>>>>

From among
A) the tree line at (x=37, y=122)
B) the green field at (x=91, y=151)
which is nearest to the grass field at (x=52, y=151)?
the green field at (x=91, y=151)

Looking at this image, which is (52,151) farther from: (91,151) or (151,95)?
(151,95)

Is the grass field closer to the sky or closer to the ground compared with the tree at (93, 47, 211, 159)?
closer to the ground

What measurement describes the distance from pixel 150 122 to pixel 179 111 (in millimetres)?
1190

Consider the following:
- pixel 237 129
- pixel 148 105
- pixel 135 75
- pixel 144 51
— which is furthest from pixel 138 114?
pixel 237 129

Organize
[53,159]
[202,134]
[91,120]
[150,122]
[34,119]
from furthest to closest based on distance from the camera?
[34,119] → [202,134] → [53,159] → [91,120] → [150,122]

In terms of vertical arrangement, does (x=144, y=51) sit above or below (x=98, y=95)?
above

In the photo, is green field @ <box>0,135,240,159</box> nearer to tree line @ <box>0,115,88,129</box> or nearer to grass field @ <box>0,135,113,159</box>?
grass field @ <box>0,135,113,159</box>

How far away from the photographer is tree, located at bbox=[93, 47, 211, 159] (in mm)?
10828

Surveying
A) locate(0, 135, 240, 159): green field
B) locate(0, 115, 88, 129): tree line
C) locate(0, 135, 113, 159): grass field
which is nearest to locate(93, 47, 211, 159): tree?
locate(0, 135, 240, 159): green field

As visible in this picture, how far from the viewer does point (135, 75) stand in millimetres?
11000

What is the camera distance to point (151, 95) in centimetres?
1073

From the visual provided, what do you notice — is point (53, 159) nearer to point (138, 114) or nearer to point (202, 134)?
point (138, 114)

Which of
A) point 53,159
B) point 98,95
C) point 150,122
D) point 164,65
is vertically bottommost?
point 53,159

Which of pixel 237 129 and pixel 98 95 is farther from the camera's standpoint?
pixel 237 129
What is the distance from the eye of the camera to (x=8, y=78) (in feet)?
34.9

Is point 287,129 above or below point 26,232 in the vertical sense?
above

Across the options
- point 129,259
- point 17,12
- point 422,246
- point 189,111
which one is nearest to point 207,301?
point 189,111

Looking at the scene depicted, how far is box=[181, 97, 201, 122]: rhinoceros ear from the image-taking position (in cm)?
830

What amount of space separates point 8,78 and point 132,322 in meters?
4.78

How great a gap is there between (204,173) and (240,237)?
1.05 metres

<<<<

■ **EXERCISE DESCRIPTION**: Everything from the line containing "Looking at this" to the end of the data above should be quoted exactly, please, both ends included, and nothing outside that span.

■ **ANSWER**:
Looking at this image, which is (52,151) farther from: (91,151) or (151,95)?
(151,95)

Is the grass field closer to the sky or closer to the ground compared with the tree at (93, 47, 211, 159)?
closer to the ground

What measurement describes the distance from pixel 150 122 to pixel 179 111 (in millimetres)?
1190

Consider the following:
- pixel 237 129
- pixel 148 105
- pixel 135 75
- pixel 144 51
— which is furthest from pixel 138 114?
pixel 237 129

Organize
[53,159]
[202,134]
[91,120]
[150,122]
[34,119]
from furthest to closest based on distance from the camera?
[34,119] → [202,134] → [53,159] → [91,120] → [150,122]

In terms of vertical arrangement, does (x=144, y=51) sit above or below (x=98, y=95)?
above

In the photo, is green field @ <box>0,135,240,159</box> nearer to tree line @ <box>0,115,88,129</box> or nearer to grass field @ <box>0,135,113,159</box>?
grass field @ <box>0,135,113,159</box>

How far away from the photographer is tree, located at bbox=[93, 47, 211, 159] (in mm)?
10828

Surveying
A) locate(0, 135, 240, 159): green field
B) locate(0, 115, 88, 129): tree line
C) locate(0, 135, 113, 159): grass field
which is nearest to locate(93, 47, 211, 159): tree?
locate(0, 135, 240, 159): green field

As visible in this picture, how far from the viewer does point (135, 75) stand in millimetres?
11000

What is the camera distance to point (151, 95) in centimetres?
1073

From the visual provided, what do you notice — is point (53, 159) nearer to point (138, 114) or nearer to point (202, 134)?
point (138, 114)

Which of
A) point 53,159
B) point 98,95
C) point 150,122
D) point 164,65
is vertically bottommost?
point 53,159

Which of pixel 237 129 and pixel 98 95 is farther from the camera's standpoint?
pixel 237 129
What is the distance from the eye of the camera to (x=8, y=78) (in feet)?
34.9

Is point 287,129 above or below point 26,232 in the vertical sense?
above

Across the options
- point 129,259
- point 17,12
- point 422,246
- point 189,111
which one is nearest to point 207,301?
point 189,111

Looking at the scene depicted, how far is box=[181, 97, 201, 122]: rhinoceros ear from the image-taking position (in cm)?
830

What amount of space separates point 8,78 and point 132,322 in meters?
4.78

How great a gap is there between (204,173) and (240,237)?
1.05 metres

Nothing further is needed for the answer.